Pero Undiano estaba también tan interesado en ser simpático que ni ahí le sacó la amarilla a Alonso. Tuvo el ex del Liverpool que hacer una feísima entrada a destiempo al Toto Salvio al acabar el choque para lograr 'su' tarjeta. Tuvo que jugarse la pierna de un compañero para que el trencilla se diera cuenta.
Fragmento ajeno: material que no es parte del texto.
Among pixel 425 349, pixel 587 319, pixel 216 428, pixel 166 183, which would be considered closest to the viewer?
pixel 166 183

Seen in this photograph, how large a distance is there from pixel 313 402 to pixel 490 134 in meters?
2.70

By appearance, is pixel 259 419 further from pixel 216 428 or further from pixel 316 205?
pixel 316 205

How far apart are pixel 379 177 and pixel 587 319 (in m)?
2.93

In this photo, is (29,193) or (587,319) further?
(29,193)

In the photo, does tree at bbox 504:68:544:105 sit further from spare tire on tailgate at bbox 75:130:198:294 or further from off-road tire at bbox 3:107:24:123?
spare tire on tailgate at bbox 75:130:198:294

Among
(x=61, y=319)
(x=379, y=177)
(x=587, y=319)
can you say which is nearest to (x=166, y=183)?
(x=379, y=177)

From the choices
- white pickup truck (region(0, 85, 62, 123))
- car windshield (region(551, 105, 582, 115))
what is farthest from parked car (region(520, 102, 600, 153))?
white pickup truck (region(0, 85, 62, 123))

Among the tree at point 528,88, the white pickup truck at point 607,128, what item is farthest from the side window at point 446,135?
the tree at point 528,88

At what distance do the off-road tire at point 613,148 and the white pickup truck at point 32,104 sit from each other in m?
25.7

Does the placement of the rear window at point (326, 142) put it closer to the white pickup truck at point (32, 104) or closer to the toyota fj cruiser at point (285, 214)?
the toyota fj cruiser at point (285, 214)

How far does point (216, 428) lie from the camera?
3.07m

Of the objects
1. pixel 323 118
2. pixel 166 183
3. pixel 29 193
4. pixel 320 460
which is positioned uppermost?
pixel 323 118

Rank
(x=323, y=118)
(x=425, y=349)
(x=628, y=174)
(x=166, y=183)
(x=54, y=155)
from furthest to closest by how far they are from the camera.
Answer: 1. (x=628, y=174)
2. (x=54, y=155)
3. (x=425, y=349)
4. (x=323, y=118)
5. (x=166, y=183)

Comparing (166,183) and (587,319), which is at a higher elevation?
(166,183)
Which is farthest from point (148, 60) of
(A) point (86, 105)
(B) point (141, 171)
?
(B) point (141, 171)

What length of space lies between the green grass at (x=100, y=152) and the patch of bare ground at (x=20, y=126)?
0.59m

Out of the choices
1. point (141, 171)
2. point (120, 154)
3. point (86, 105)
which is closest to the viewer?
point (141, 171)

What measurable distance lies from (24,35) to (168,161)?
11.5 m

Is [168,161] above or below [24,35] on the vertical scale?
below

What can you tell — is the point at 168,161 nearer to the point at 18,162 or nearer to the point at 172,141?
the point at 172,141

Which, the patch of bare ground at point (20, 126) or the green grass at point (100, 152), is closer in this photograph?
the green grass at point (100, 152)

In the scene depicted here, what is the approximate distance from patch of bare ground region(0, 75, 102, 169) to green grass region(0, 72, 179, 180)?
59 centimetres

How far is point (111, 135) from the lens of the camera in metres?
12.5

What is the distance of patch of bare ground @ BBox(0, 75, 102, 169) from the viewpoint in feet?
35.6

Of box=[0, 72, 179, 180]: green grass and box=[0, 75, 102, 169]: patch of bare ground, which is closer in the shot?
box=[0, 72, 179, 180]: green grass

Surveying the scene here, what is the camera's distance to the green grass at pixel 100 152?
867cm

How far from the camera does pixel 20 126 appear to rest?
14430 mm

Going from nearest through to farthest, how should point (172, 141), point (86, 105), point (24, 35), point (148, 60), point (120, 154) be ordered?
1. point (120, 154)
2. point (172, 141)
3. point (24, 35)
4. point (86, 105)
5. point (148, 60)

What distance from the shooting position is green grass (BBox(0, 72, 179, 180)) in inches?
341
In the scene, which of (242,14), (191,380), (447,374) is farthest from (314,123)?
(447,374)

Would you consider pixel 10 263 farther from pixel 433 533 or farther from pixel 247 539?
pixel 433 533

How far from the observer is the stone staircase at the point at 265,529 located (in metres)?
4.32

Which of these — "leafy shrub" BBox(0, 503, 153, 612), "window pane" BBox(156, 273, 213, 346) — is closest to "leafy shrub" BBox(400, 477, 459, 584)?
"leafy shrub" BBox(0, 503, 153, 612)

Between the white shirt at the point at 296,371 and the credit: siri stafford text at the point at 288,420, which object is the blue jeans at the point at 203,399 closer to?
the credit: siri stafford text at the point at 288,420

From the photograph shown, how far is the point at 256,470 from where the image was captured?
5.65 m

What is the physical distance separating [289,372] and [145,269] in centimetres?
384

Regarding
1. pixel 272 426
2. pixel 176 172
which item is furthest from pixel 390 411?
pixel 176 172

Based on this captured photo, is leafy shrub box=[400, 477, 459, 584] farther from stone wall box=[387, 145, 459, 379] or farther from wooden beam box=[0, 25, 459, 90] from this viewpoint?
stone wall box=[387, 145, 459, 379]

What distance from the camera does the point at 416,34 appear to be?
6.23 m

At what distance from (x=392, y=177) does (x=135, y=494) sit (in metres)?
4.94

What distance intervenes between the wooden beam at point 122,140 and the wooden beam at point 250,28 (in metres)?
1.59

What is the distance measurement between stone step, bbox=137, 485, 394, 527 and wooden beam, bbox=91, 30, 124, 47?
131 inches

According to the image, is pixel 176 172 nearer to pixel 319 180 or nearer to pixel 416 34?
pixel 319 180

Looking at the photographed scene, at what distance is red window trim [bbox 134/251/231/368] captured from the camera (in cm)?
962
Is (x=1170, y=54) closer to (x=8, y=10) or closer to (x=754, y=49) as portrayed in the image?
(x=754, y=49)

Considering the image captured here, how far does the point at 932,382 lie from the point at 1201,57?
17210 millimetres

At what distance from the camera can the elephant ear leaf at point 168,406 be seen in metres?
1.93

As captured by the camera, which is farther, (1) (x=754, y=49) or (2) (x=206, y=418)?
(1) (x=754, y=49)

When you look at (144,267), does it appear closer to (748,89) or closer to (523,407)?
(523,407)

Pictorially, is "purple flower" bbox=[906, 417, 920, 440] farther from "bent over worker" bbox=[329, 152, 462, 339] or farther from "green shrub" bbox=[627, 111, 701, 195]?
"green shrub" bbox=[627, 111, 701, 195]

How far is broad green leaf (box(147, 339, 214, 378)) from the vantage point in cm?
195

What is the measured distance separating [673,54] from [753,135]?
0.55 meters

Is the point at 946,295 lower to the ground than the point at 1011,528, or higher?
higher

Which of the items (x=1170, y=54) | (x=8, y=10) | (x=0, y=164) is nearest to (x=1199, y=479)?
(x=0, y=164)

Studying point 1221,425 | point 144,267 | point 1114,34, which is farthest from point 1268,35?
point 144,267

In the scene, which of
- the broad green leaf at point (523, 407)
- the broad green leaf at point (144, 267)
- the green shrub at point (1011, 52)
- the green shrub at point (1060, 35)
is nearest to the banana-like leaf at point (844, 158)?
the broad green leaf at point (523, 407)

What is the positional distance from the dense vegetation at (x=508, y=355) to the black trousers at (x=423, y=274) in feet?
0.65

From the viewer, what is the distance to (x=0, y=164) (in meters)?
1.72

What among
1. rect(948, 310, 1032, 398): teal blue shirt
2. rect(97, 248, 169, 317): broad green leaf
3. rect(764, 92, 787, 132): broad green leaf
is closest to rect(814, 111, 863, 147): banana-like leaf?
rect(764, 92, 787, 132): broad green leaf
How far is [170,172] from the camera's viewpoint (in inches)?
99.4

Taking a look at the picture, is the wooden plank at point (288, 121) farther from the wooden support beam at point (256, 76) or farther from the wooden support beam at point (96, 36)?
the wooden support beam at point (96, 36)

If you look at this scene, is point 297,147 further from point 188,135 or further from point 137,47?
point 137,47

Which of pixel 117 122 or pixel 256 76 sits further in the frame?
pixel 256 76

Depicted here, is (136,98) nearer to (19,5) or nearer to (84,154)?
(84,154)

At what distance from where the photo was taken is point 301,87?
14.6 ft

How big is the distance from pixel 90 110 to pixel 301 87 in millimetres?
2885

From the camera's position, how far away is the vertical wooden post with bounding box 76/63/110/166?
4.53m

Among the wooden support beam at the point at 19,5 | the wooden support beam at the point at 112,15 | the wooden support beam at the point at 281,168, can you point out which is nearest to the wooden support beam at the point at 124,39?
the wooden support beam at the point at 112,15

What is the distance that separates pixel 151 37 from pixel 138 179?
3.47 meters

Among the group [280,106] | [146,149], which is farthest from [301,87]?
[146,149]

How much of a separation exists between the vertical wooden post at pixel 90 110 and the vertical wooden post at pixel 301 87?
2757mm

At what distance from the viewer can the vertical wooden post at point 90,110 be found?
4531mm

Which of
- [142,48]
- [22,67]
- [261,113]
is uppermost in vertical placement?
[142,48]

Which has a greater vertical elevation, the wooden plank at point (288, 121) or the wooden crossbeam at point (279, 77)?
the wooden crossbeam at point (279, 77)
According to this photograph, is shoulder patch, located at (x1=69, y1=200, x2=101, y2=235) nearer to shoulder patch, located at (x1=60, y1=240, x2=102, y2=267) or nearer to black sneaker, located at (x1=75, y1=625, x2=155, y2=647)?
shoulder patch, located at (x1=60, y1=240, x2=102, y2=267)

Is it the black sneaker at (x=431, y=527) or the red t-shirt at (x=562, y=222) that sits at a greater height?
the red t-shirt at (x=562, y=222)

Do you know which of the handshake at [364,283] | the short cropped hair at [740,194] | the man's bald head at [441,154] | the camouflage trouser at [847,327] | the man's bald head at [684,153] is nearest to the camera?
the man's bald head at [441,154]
El colegiado se pasó el duelo dejando jugar, y sacó amarillas innecesarias, como la de Arbeloa, que más que innecesaria fue equivocada. Y perdonó constantemente las de Alonso y las que pudo sacar varias veces a Assunçao por el equipo colchonero. La gente hablará de que el madridista no debió acabar el partido, pero el portugués del Atlético también debió ser expulsado. ¿Que hubiese sido excesivo para un partido tan poco agresivo? Es posible, pero el reglamento dice lo que dice y, más allá de que hay que interpretarlo (que es cierto), lo cierto es que hay que cumplirlo. Y Undiano no lo hizo. Por eso decimos que tuvo suerte de que éste fuera un Madrid-Atleti de esta época y no de las pasadas, porque tanta condescendencia con entradas que eran de amonestación, hace unos año le hubiese costado perder las riendas del partido. Con jugadores más comprometidos con el escudo, más pegados a los colores, de ésos que veían en un derbi una ocasión de pisotear con rabia al rival de enfrente, Undiano hubiese sido machacado en todas las portadas al día siguiente


No será así. Pero mereció un cero. Ya le pasó en el Barça-Madrid de la primera vuelta. No fue una buena actuación aquélla ni lo ha sido ésta. Undiano es el mejor árbitro de España. De largo lo es. E irá al Mundial de Sudáfrica en representación de nuestro arbitraje. Peo deberá aprender a no ser tan 'bueno', pues si en partidos tan clave como estos dos citados ha fracasado, una actuación tan poco firme en el mayor escaparate del fútbol le podría condenar como un mal colegiado. Como, por otra parte, siempre les pasa a los árbitros españoles cada vez que cruzan la frontera.